Foto: Menteri Pertanian (Mentan), Andi Amran Sulaiman.
Penulis: Ridho Dwi Putranto
TVRINews, Jakarta
Program arahan Presiden Prabowo menargetkan penanaman 870 ribu hektare guna memperkuat hilirisasi, ketahanan lingkungan, dan energi nasional.
Pemerintah menyiapkan anggaran sekitar Rp9,95 triliun untuk program pengembangan tanaman perkebunan nasional pada 2026.
Menteri Pertanian, Andi Amran Sulaiman mengatakan program ini merupakan arahan Presiden Prabowo Subianto dan bertujuan memperkuat hilirisasi komoditas perkebunan seperti kopi, kelapa, kakao, alpukat, dan lain-lain.
"Anggarannya hampir Rp10 triliun, dan lahan yang akan ditanami sekitar 870 ribu hektare di seluruh Indonesia," ujar Amran kepada wartawan di Kompleks Istana Kepresidenan, Jakarta, Rabu, 28 Januari 2026.
Fokus Program: Hilirisasi dan Ketahanan Nasional
Mentan Amran menjelaskan, pengembangan tanaman perkebunan bukan hanya bertujuan meningkatkan produksi, tetapi juga mendukung ketahanan lingkungan, pangan, dan energi nasional.

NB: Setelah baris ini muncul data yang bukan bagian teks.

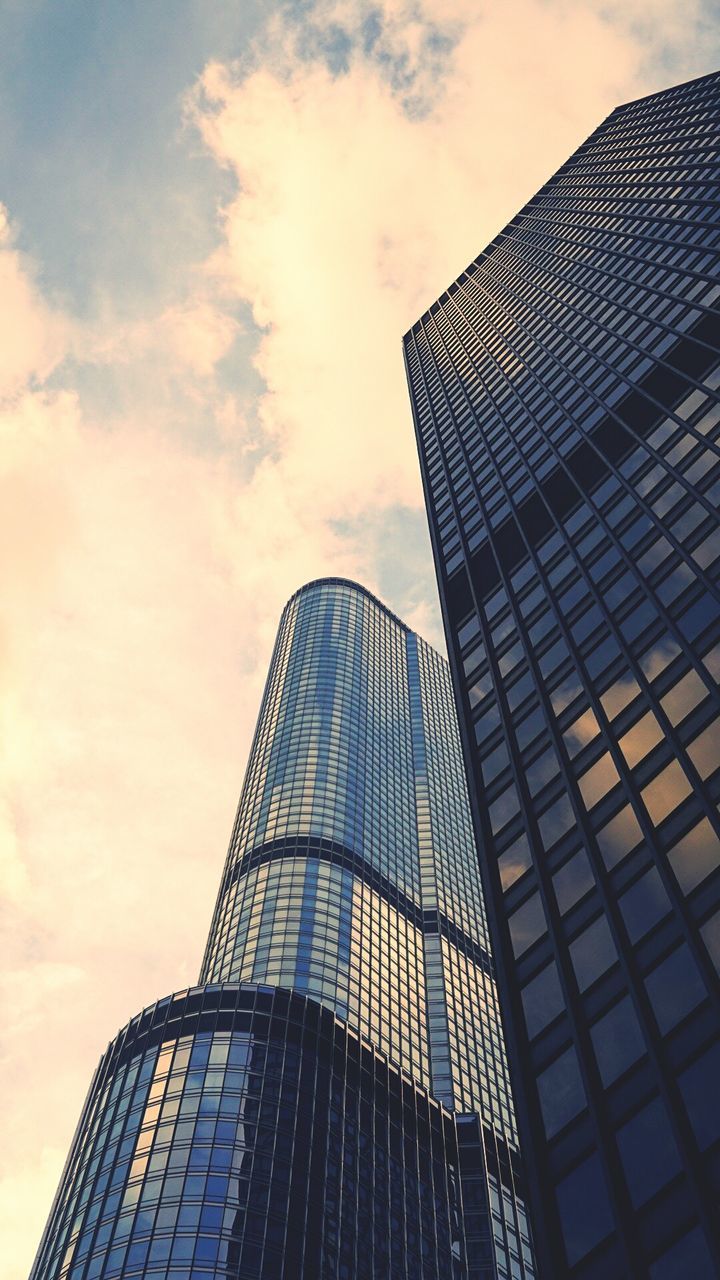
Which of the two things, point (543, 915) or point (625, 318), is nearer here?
point (543, 915)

Program ini menargetkan wilayah pegunungan dengan kemiringan tinggi untuk membantu menahan erosi serta mencegah longsor dan banjir.
"Ini program arahan Bapak Presiden. Tahun ini kami akan menanam tanaman perkebunan. Selain hilirisasi, ini juga berfungsi untuk menahan erosi," kata Amran.
Dampak pada Energi, Ekonomi, dan Lapangan Kerja
Selain aspek lingkungan, program perkebunan ini diharapkan mampu menghasilkan komoditas yang menjadi sumber energi biofuel, seperti singkong, tebu, dan kelapa sawit.
Pemerintah menilai investasi ini tidak hanya mendorong ketahanan pangan dan pengendalian bencana, tetapi juga meningkatkan pertumbuhan ekonomi pedesaan, membuka lapangan kerja, serta memperkuat kemandirian energi nasional.